Anlieger Ralf Mock, der als Gewerbetreibender keinen Anwohnerparkausweis erhält und deshalb jetzt nicht mehr in der Nähe seines eigenen Geschäfts parken kann, zweifelt die Messergebnisse des Verkehrsdezernats für die Weißenburgstraße an. Er habe selbst nachgemessen und sei dabei auf eine Fahrbahnbreite von 3,50 Meter gekommen. „Das Problem sind aus meiner Sicht diejenigen, die quer und nicht gerade geparkt haben“, sagt Mock.
Anwohner beobachtet höhere Durchfahrtsgeschwindigkeiten
Seiner Meinung nach hätte die Stadt die Parkplätze vor Ort erhalten können, indem sie links und rechts wenige Zentimeter des Bürgersteigs den Parkstreifen zugeschlagen hätte. Nun liege die Hürde deutlich höher, das Modegeschäft mit dem Auto anzusteuern. „Wir erwarten wirtschaftliche Nachteile“, sagt Mock. Er verstehe nicht, wie die Stadtverwaltung eine solche Entscheidung treffen konnte, ohne über die Konsequenzen vor Ort nachzudenken.
Das sieht Andreas Zittlau, Mitglied in der Vollversammlung der Industrie- und Handelskammer und Anwohner im Pantaleonsviertel, ähnlich. Dort entfernte die Stadt 75 der 825 Parkplätze, also fast zehn Prozent. „Das ist hier im Viertel ein echtes Thema“, sagt Zittlau. Es gebe durchaus kritische Ecken, die in der Vergangenheit zugeparkt wurden und an denen die Müllabfuhr nur mit Schwierigkeiten durchkam. „Das Ordnungsamt hätte dagegen allerdings auch konsequent vorgehen können, was aber nicht passierte“, sagt Zittlau.
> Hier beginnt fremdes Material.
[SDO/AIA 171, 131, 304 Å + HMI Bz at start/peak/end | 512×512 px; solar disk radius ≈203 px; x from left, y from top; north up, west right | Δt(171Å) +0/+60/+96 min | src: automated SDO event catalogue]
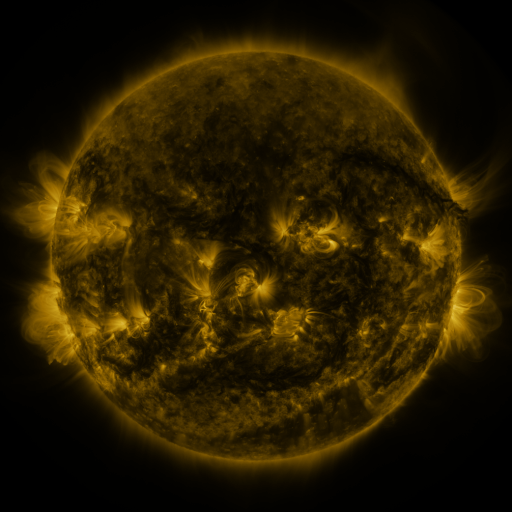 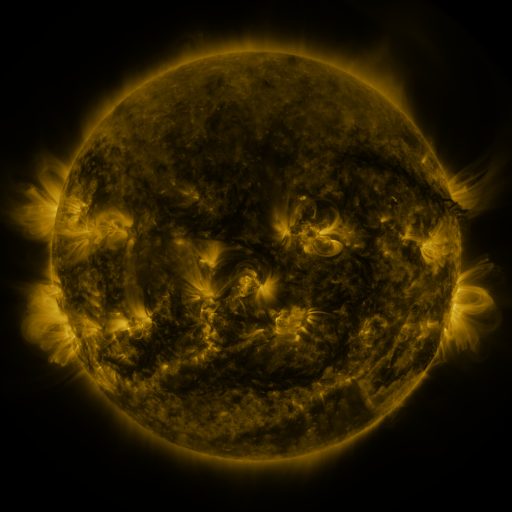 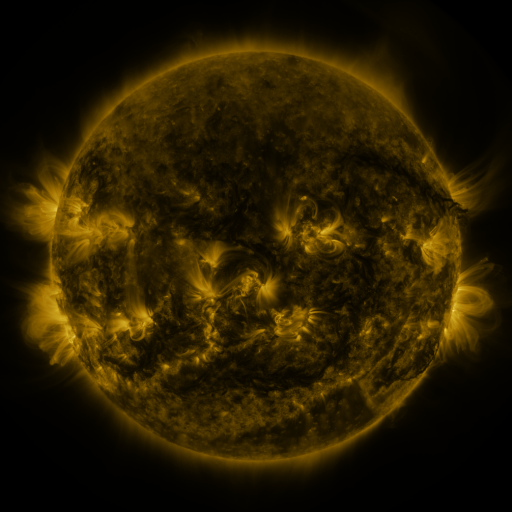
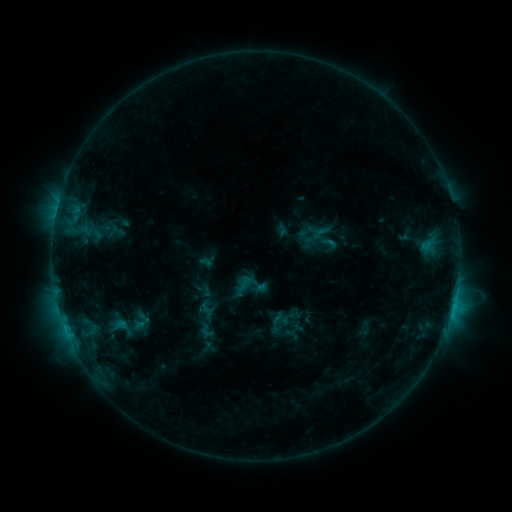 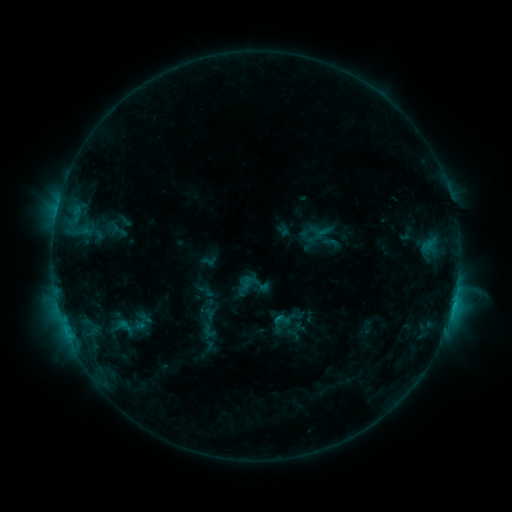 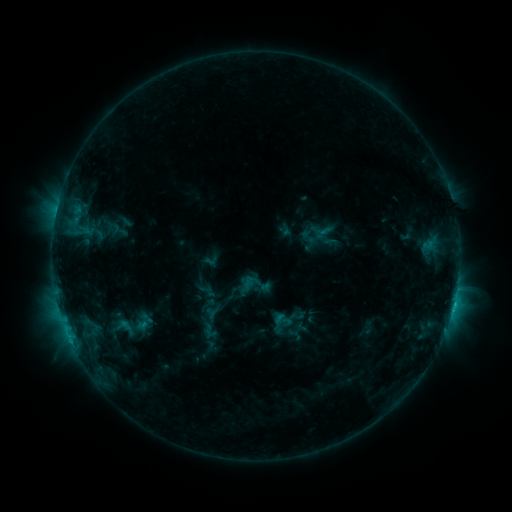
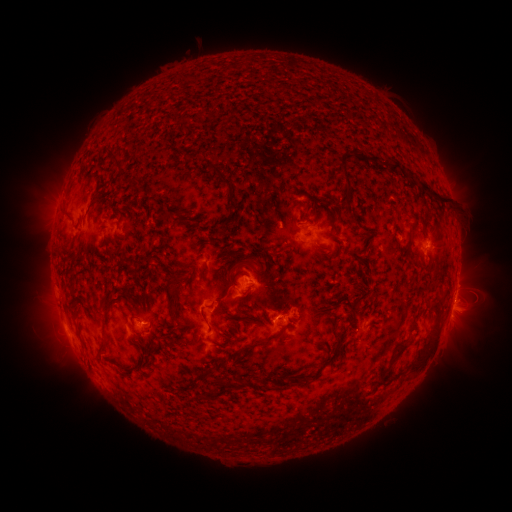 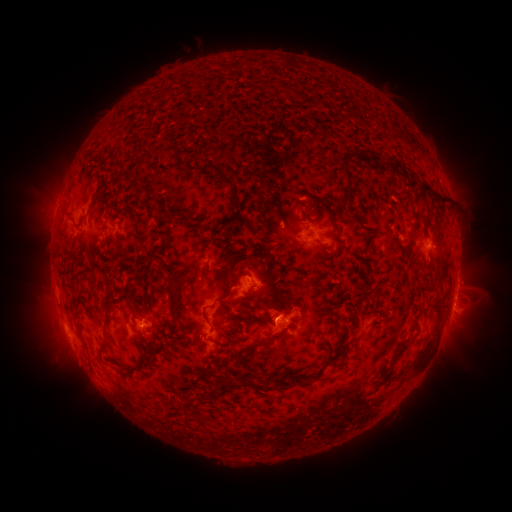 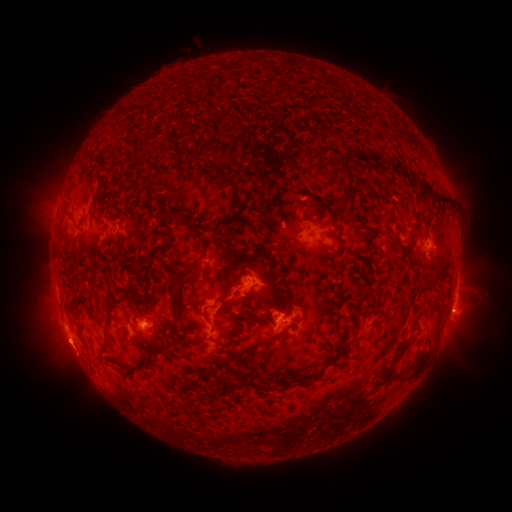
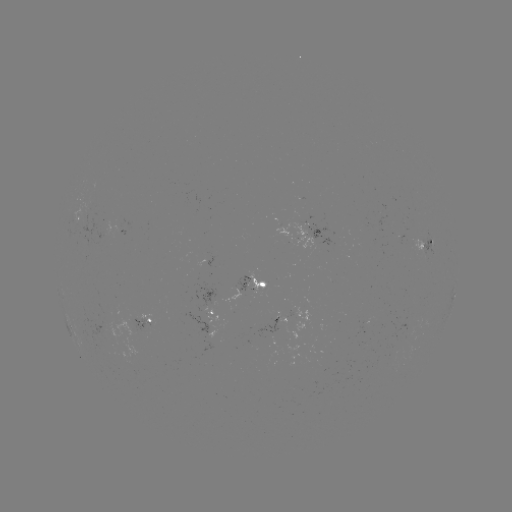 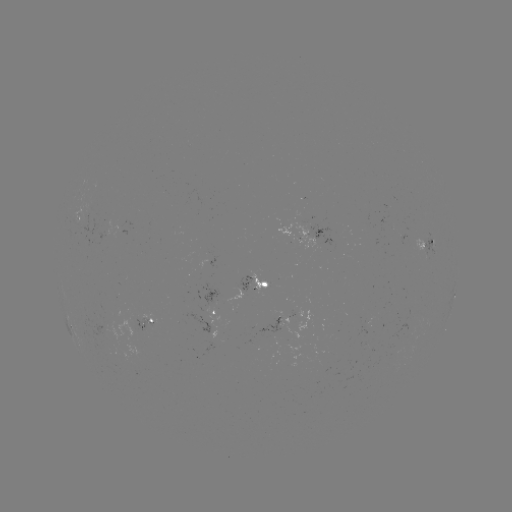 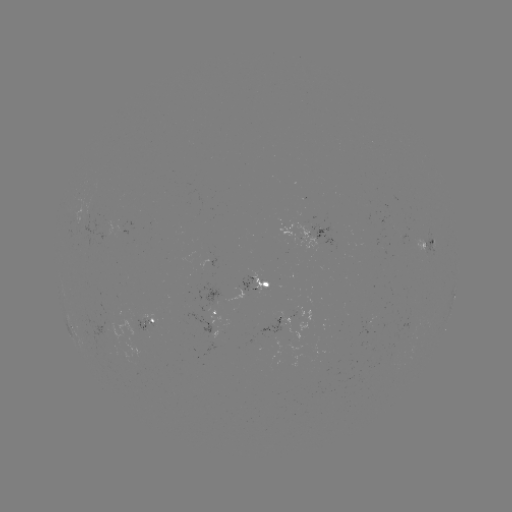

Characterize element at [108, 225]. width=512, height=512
emerging-flux region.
Das Ordnungsamt sei erst mit hohem Personaleinsatz vor Ort aufgetaucht, nachdem die Stadt Köln die Parkplätze entfernt und die neuen Halteverbotszonen eingerichtet hatte. Auch die Auswahl der Straßenabschnitte sei aus seiner Sicht eher willkürlich geschehen. So gibt es einen Abschnitt der Schnurgasse, an dem sich eine Garage an die nächste reiht. Die Stadt entfernte dennoch die Parkplätze auf der gegenüberliegenden Straßenseite. „Das ist hier jetzt so breit, dass zwei Autos nebeneinander hindurchfahren können“, sagt Zittlau. Die Stadt sei über das Ziel hinausgeschossen. Und die Autofahrer seien aufgrund des großzügigen Platzes jetzt deutlich schneller unterwegs als vorher.
Um im Agnesviertel das neue Halteverbot auf der Wevelinghovener Straße und der Nikolaus-Groß-Straße wieder rückgängig zu machen, gibt es bei Openpetition.de seit anderthalb Wochen eine Petition. „Wir brauchen diese Parkplätze, um unsere Arbeitsplätze zu erreichen und unseren Alltag bewältigen zu können“, heißt es in der Begründung. Durch den Wegfall der Parkplätze sei die sowieso schon angespannte Situation nun „katastrophal“.